(Excerpted text begins)
Indigenous Peruvian Tribe Takes On Big Oil and Wins Unprecedented Victory
It’s not every day that an indigenous tribe takes on Big Oil and wins, but while Peru’s indigenous Achuar people have reason to celebrate their legal victory, there are some losses for which they can never be compensated.
The Achuar Tribe’s Unprecedented Victory
Earlier this month, The Guardian reported how Peru’s Achuar tribe sued and won against the oil giant Occidental Petroleum of Los Angeles. The case was settled outside of court for an undisclosed amount.
It was a long legal battle that started in 2007. Interestingly, the Achuar took on Big Oil not in the courts of its own country but in the United States Court system. The legal director of EarthRights International, Marco Simons, described the case as unprecedented because, “It is the first time a company from the United States has been sued in a US court for pollution it caused in another country.” Big Oil doesn’t even want to be held responsible for the damage it’s done in the United States, let alone elsewhere; five years later, environmental activists in the United States are still trying to hold BP accountable for the Deepwater Horizon Oil Spill’s harmful impact on dolphins and other marine life. Simons explains that the Achuar victory, then, is a landmark that has already been referenced in similar and pending legal battles.
It’s been a difficult road for the indigenous tribe to hold big oil accountable on U.S. soil, though. The oil company fought hard for the case to go through the Peruvian legal system versus the American legal system, and initially won when in 2008 a federal court sided with the oil company that this was a matter for the Peruvian courts to decide. The Achuar appealed and got that ruling overturned, but the battle over the venue for this case eventually reached the United States Supreme Court. In 2013, the highest court in the land sided with the plaintiffs saying that the case could be heard in the United States.
(Excerpted text ends)
(Information shown begins)
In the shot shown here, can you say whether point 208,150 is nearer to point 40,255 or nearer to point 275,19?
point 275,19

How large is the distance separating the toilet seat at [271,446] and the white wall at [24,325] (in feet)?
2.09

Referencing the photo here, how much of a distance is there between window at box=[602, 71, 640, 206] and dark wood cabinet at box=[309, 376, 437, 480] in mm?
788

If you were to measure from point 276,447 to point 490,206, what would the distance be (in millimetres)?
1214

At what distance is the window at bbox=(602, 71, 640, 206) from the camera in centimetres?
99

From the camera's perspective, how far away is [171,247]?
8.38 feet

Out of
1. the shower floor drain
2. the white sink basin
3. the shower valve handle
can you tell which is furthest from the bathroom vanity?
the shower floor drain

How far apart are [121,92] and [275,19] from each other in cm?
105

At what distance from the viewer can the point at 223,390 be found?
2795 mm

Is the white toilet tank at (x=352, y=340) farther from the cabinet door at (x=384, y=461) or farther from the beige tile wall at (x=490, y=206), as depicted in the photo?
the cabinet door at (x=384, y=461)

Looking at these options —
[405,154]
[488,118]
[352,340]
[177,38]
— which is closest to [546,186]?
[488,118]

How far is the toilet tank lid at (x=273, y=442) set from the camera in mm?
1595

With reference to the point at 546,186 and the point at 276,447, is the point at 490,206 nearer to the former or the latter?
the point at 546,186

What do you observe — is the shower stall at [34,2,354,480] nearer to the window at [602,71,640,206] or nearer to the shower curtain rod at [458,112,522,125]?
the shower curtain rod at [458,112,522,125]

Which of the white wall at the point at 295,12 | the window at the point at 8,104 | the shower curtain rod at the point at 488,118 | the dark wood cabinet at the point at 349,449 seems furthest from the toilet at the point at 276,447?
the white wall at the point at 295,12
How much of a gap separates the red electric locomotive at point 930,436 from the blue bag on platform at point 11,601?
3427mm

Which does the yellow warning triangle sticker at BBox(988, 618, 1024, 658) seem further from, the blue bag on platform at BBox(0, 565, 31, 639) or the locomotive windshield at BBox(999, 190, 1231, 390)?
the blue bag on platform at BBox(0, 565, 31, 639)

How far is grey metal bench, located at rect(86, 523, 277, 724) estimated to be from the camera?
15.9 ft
(Information shown ends)
- _Required action 1_: In the article on the Achuar lawsuit against Occidental Petroleum, condense the paragraph that opens "It's been a difficult road" into a shorter version that keeps its main facts.
- _Required action 2_: Carry on the article about the Achuar tribe's victory over Big Oil, starting right after its final sentence.

- _Answer area 1_: The Achuar struggled to hold the oil company accountable in the United States. The company pushed for the case to be heard in Peru's courts, and in 2008 a federal court agreed. The Achuar appealed and had that ruling overturned. The dispute over the venue went to the U.S. Supreme Court, which ruled in 2013 that the case could be heard in the United States.

- _Answer area 2_:
“My Son and Daughter Died Vomiting Blood”
The money from the out-of-court settlement will now be funneled through a trust to be administered by five Achuar communities. The funds will go towards health, nutrition and education initiatives in the region.
While there’s reason to celebrate this legal victory, there are some things that money can’t buy or replace. From 1971 to 2000, Occidental Petroleum drilled in the already fragile Amazon and “spewed out around 9bn gallons of untreated ‘produced waters’ containing heavy metals such as cadmium, lead and arsenic into the rivers and streams without regard for international standards.” Occidental Petroleum’s alleged recklessness had devastating consequences for the indigenous Achuar people. The tribe asserts that the oil company’s irresponsible practices resulted in serious air, water and land pollution that caused premature deaths, birth defects and destroyed Achuar ancestral habitat.
According to Amazon Watch,the negative impacts of unsustainable oil drilling don’t end there for the Achuar. They can no longer use traditional fishing and hunting practices because of contamination, and they can’t even grow crops in the traditional way because their soil is ruined.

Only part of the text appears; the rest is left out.